Mardin; Süryaniler’de Kutsalın İlk Adımı “Vaftiz”

Kötülükten, günahtan, dünyanın doğar doğmaz insana yüklediği şer-i beladan arınmanın ilk yoludur vaftiz. Hıristiyanlıkla birlikte bilinegelse de en eski su mitoslarındandır. Hıristiyanlığın farklı mezheplerinde çeşitli anlamlar yüklenmiş olsa da Süryaniler için kutsal bir sır ve bu sırra ulaşmanın ilk adımıdır.

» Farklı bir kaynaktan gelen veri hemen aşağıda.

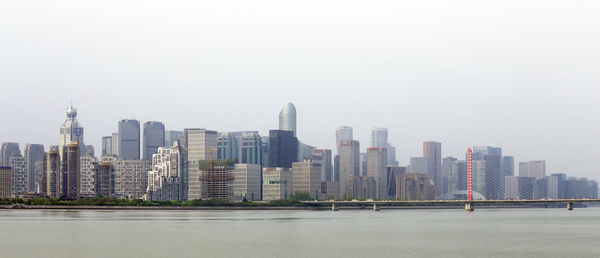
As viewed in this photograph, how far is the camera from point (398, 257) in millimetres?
80562

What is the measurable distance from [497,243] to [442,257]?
66.0ft

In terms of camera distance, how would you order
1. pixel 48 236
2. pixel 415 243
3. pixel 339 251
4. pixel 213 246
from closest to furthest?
1. pixel 339 251
2. pixel 213 246
3. pixel 415 243
4. pixel 48 236

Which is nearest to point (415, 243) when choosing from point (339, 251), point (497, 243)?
point (497, 243)

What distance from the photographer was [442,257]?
80688mm

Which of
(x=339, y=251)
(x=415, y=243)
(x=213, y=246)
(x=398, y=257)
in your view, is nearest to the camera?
(x=398, y=257)

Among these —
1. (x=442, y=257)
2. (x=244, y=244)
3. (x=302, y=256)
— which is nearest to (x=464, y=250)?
(x=442, y=257)

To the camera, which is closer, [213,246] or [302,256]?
[302,256]

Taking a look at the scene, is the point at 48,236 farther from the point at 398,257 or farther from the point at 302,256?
the point at 398,257

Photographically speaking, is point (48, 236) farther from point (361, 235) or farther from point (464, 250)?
point (464, 250)

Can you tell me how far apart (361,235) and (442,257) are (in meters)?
34.3

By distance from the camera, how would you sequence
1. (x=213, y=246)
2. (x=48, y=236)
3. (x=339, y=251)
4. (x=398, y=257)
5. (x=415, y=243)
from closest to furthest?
1. (x=398, y=257)
2. (x=339, y=251)
3. (x=213, y=246)
4. (x=415, y=243)
5. (x=48, y=236)

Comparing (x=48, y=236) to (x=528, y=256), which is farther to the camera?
(x=48, y=236)

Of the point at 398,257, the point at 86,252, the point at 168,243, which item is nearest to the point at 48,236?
the point at 168,243

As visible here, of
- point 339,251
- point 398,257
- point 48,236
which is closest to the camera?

Yazı: M. Sait Taşkıran / Fotoğraflar: Cebrail Özmen

İki ulu ırmak, Fırat ve Dicle’nin arasında uzanan Mezopotamya topraklarının en kadim halklarındandır Süryaniler. Uygarlığın yolunu, kaderini çizen suyun kıymetini bilirler. Su en önemli ihtiyaç olmanın dışında farklı kozmogonilerde yaratılışın nedeni, arkesi, tanrıların en yüce sembolüdür. Doğum bir yerde varlığın, tanrısallığın taşması sayılır. Bu kutsiyetin bilincinde olan Süryaniler, çocuğun doğumunu Allah’ın bir bereketi olarak kabul eder ve doğum yapan kadını ve ailesini ziyaret ederler. Bir hafta sonra da papaz yeni doğan bebeğin evine gider vaftizden önce bebeğin sağlıklı olması, annesinin çabuk iyileşmesi için uzun uzun dualar okur. Çocuğa ve ev halkına ithafen namaz kılar. Diğer mezheplerde olduğu gibi Süryaniler de vaftizin kısa sürede olması gerektiğine inanır. Çünkü dünyaya gelen bebek Hıristiyan bir ailenin bir ferdi olsa da vaftiz edilmediği müddetçe Hıristiyan sayılmaz. Vaftiz, batırmak, daldırmak anlamına gelen Grekçe “baptisme” kelimesinden geliyor. Kiliselerin, mezheplerin farklılığına göre su serpme, suyla arındırma, suya daldırma şeklinde uygulanabiliyor. Farklılıklar olsa da temelde İsa Mesih’in evine, kilisesine, yoluna kabul edilmenin, onun yolunda olanların oluşturduğu birliğe alınmanın, yeni bir ruhla kuşanmanın sembolü olarak biliniyor.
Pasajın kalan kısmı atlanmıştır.